### Recorded data

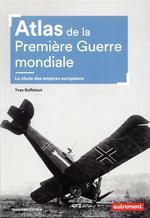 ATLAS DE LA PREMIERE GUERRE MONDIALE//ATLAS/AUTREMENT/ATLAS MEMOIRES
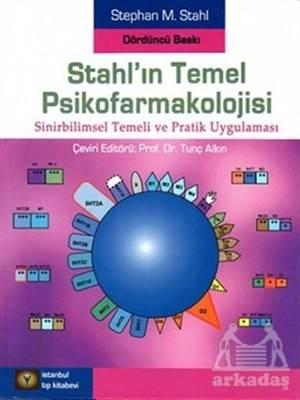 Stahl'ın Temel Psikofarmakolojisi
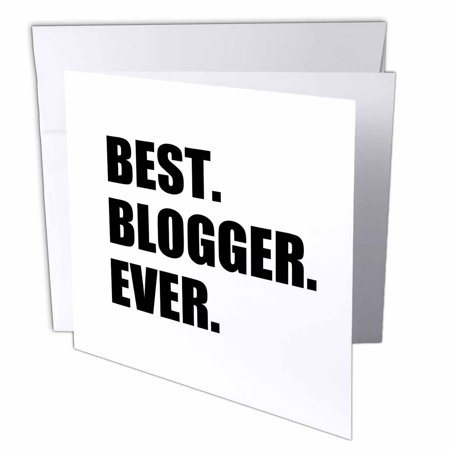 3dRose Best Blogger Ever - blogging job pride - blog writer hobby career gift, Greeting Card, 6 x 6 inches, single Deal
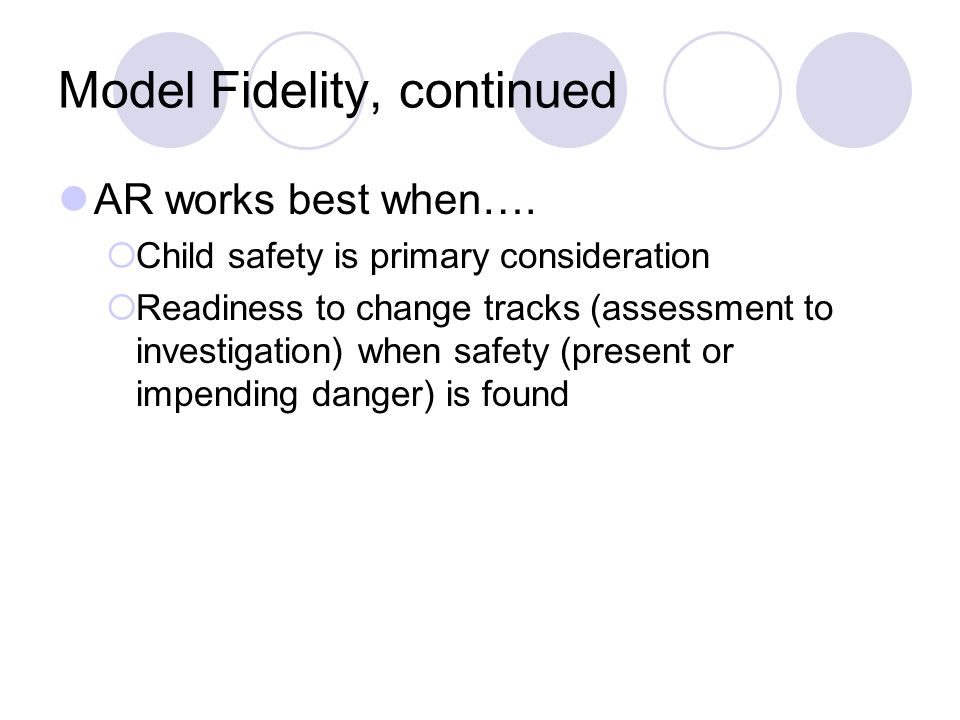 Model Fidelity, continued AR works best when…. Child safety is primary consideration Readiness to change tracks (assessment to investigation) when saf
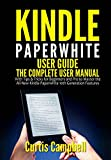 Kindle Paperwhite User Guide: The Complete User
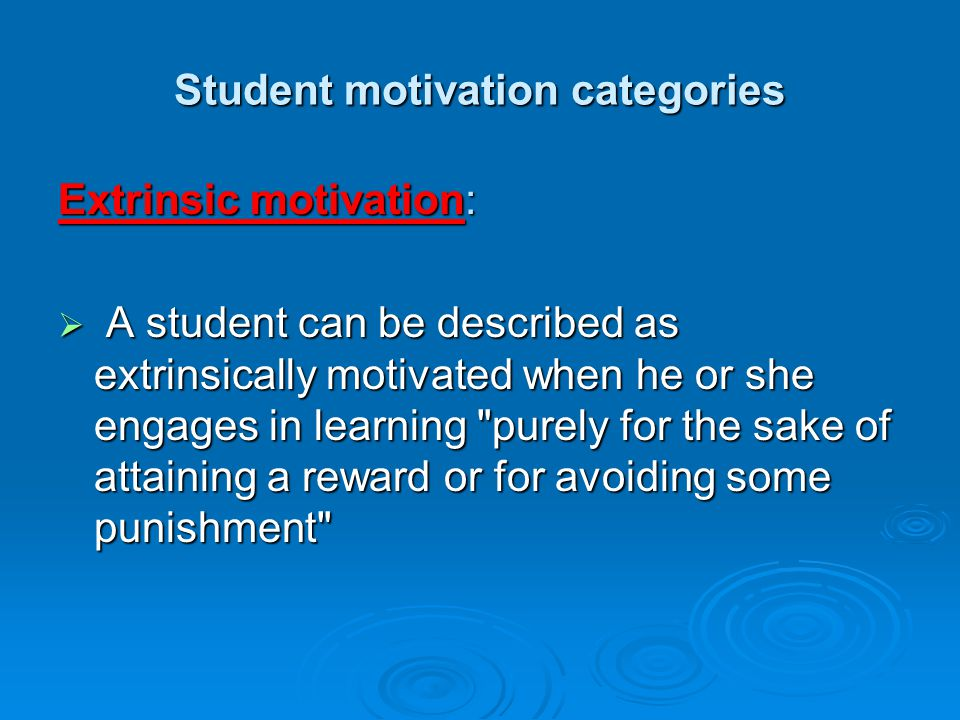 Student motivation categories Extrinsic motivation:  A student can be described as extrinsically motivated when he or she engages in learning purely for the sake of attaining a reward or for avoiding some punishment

### Instructions to follow
Pictures excluded, repeat exactly the lines from the top of the material through the line with "3dRose Best Blogger", including both of those lines.

### Exercise response
 ATLAS DE LA PREMIERE GUERRE MONDIALE//ATLAS/AUTREMENT/ATLAS MEMOIRES
 Stahl'ın Temel Psikofarmakolojisi
 3dRose Best Blogger Ever - blogging job pride - blog writer hobby career gift, Greeting Card, 6 x 6 inches, single Deal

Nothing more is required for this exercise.